In the 1990s there was a prominent research undertaken for finding out he utility of botulinum toxin in dealing with headaches. It was established that no immediate benefit was seen however a subset of the group tested who were diagnosed with persistent migraine, a marked improvement was seen and could be of potential benefit. Since then it has now been close to 2 decades but with a greater push to find the answer to treating chronic migraines, botulinum toxin has now answered the called to reduce the suffering of patients.
The PREEMPT trials that have occurred in the United Kingdom and perhaps best provide information regarding Chronic Migraine treatment with anti migraine injections. Here is the National Health and Medical Research Councils take on the procedure:
COURTESY OF THE NHMRC GUIDELINES
The PREEMPT trialsTwo Phase 3 Research Evaluating Migraine Prophylaxis Therapy (PREEMPT) trials recruited 1384 patients with chronic migraine, and randomised them to treatment with botulinum toxin or placebo. These patients were suffering on average 20 days of headache each month, of which 18 were moderate or severe. Those randomised to botulinum toxin received fixed-site, fixed dose injections every 12 weeks over 56 weeks. These injections covered seven specific areas of the head and neck, with a total dose of between 155-195 units. At six months, after two cycles of treatment, those treated with botulinum toxin had on average eight less days of headache each month. After 12 months, 70% of those treated had ≤50% the number of headaches that they had done originally. Botulinum toxin was well-tolerated, the commonest side effects being neck pain (6.7%), muscular weakness (5.5%), and drooping of the eyelid (3.3%). No serious irreversible side effects have ever been reported in trials of botulinum toxin in headache.

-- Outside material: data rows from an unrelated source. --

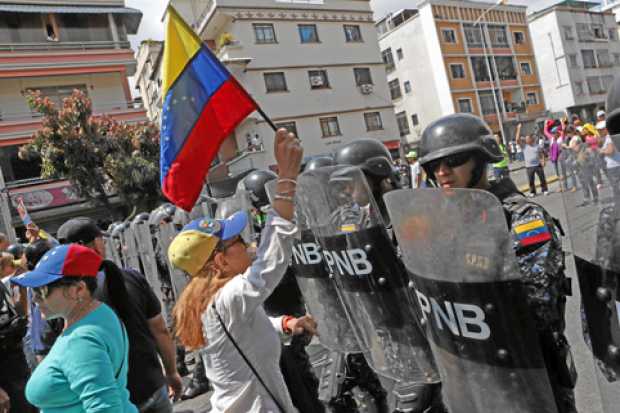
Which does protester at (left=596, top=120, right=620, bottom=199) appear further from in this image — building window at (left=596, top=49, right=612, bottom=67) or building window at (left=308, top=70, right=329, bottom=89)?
building window at (left=596, top=49, right=612, bottom=67)

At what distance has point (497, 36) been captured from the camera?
41312 mm

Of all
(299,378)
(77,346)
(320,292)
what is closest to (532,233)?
(299,378)

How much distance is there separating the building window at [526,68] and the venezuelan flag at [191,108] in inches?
1776

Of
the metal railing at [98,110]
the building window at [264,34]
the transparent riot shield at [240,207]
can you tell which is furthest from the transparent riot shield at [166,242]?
the building window at [264,34]

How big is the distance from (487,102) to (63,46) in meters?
29.2

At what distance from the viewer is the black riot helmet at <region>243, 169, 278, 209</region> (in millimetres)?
5574

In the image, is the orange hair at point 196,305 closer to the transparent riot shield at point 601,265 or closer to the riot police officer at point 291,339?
the riot police officer at point 291,339

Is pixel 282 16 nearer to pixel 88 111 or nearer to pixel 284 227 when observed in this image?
pixel 88 111

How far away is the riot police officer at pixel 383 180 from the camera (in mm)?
2645

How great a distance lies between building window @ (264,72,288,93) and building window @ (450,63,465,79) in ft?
50.0

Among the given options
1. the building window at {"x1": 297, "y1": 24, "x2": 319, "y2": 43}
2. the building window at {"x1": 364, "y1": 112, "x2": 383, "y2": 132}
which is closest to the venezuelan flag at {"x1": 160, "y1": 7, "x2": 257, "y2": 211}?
the building window at {"x1": 297, "y1": 24, "x2": 319, "y2": 43}

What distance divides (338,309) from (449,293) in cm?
154

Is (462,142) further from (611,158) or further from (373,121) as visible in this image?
(373,121)

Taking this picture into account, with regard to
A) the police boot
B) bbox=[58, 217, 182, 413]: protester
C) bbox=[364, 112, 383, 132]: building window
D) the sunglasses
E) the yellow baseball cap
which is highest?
bbox=[364, 112, 383, 132]: building window
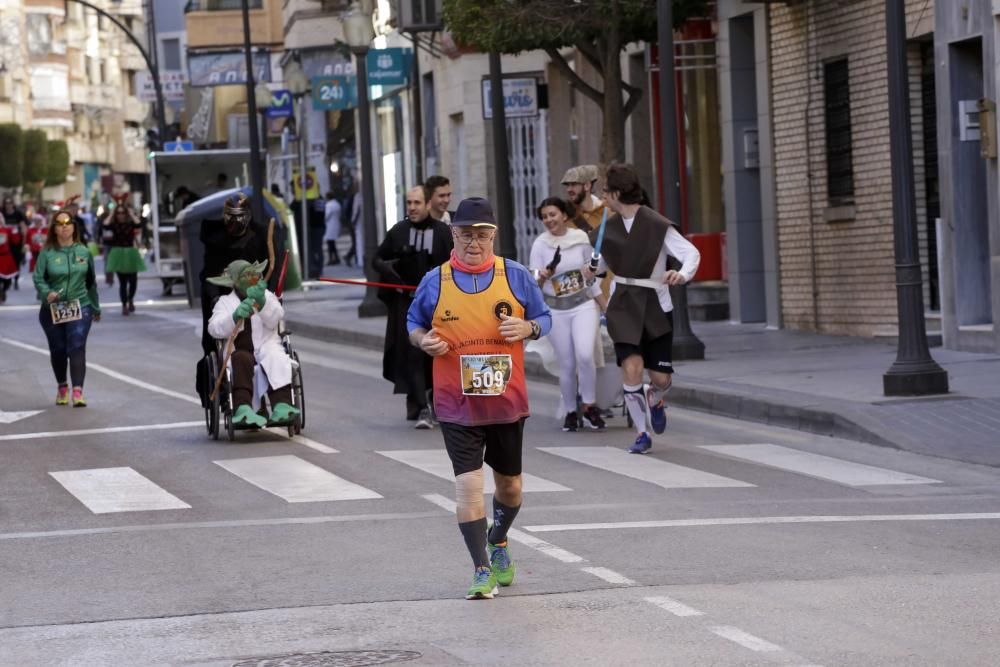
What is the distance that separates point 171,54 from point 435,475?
100386 mm

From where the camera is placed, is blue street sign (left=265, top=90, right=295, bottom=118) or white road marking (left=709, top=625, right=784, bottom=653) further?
blue street sign (left=265, top=90, right=295, bottom=118)

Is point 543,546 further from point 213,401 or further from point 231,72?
point 231,72

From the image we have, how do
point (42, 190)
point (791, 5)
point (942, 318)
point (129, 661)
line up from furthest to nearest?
1. point (42, 190)
2. point (791, 5)
3. point (942, 318)
4. point (129, 661)

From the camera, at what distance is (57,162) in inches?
4269

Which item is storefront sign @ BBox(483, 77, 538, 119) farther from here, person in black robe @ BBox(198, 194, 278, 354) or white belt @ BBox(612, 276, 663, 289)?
white belt @ BBox(612, 276, 663, 289)

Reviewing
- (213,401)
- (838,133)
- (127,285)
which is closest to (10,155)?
(127,285)

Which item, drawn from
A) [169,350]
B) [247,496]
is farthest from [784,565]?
[169,350]

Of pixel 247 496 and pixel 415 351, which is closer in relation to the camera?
pixel 247 496

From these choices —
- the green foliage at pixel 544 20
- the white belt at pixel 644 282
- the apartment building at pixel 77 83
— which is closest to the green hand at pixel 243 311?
the white belt at pixel 644 282

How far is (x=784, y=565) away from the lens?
9266 mm

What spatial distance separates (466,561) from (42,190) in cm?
10420

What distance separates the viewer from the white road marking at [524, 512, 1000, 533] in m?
10.6

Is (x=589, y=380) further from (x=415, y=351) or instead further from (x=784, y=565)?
(x=784, y=565)

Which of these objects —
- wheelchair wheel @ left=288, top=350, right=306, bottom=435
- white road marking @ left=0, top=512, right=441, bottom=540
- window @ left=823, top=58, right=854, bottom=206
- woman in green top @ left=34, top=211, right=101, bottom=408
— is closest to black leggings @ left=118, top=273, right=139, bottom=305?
window @ left=823, top=58, right=854, bottom=206
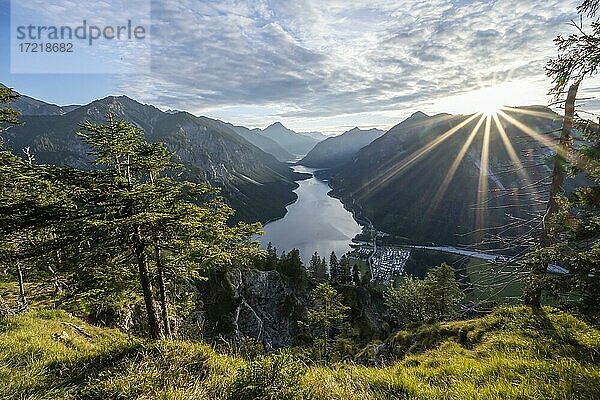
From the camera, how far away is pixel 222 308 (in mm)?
47594

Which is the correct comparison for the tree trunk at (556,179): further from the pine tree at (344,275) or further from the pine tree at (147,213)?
the pine tree at (344,275)

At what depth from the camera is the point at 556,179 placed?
13.1 metres

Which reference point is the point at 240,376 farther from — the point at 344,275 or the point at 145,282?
the point at 344,275

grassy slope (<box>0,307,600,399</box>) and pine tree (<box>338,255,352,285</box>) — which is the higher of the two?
grassy slope (<box>0,307,600,399</box>)

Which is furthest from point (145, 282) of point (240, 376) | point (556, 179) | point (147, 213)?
point (556, 179)

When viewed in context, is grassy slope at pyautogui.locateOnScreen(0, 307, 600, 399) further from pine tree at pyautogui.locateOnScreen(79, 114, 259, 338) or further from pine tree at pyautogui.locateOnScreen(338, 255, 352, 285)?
pine tree at pyautogui.locateOnScreen(338, 255, 352, 285)

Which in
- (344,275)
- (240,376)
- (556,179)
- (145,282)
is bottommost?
(344,275)

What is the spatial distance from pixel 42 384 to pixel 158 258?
7.15 metres

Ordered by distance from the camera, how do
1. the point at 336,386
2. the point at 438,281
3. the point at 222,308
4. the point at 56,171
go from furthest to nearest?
1. the point at 222,308
2. the point at 438,281
3. the point at 56,171
4. the point at 336,386

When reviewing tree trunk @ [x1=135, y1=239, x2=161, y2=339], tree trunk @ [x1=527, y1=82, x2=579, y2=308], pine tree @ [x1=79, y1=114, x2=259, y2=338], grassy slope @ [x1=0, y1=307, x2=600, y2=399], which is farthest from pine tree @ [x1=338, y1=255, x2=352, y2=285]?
grassy slope @ [x1=0, y1=307, x2=600, y2=399]

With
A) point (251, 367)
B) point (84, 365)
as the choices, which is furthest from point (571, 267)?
point (84, 365)

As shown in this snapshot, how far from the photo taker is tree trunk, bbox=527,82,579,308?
10.0m

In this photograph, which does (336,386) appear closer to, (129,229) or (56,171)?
(129,229)

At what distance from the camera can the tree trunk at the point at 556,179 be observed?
10039 mm
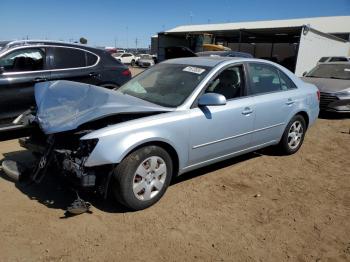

How does botulinum toxin work in chronic migraine?
The simple answer is that we don’t know – yet. Unlike many of the other conditions in which it is used, it is not thought to work by relaxing overactive muscles. Botulinum toxin has been shown to reduce pain in a number of disease states, including cervical dystonia, neuropathic pain, lower back pain, spasticity, myofascial pain, and bladder pain. Botulinum toxin is believed to inhibit the release of peripheral nociceptive neurotransmitters, which may then have a knock-on effect on the central pain processing systems that generate migraine headaches.
Is botulinum toxin right for me?
Chronic migraine is defined as headaches occurring on 15 or more days each month, at least half of which have migrainous features. There are, however, other treatments available to patients with chronic migraine, and it is important that patients have an informed discussion of their headaches and the options for treatment with a practitioner experienced in the diagnosis and management of headaches before a decision to use botulinum toxin is taken.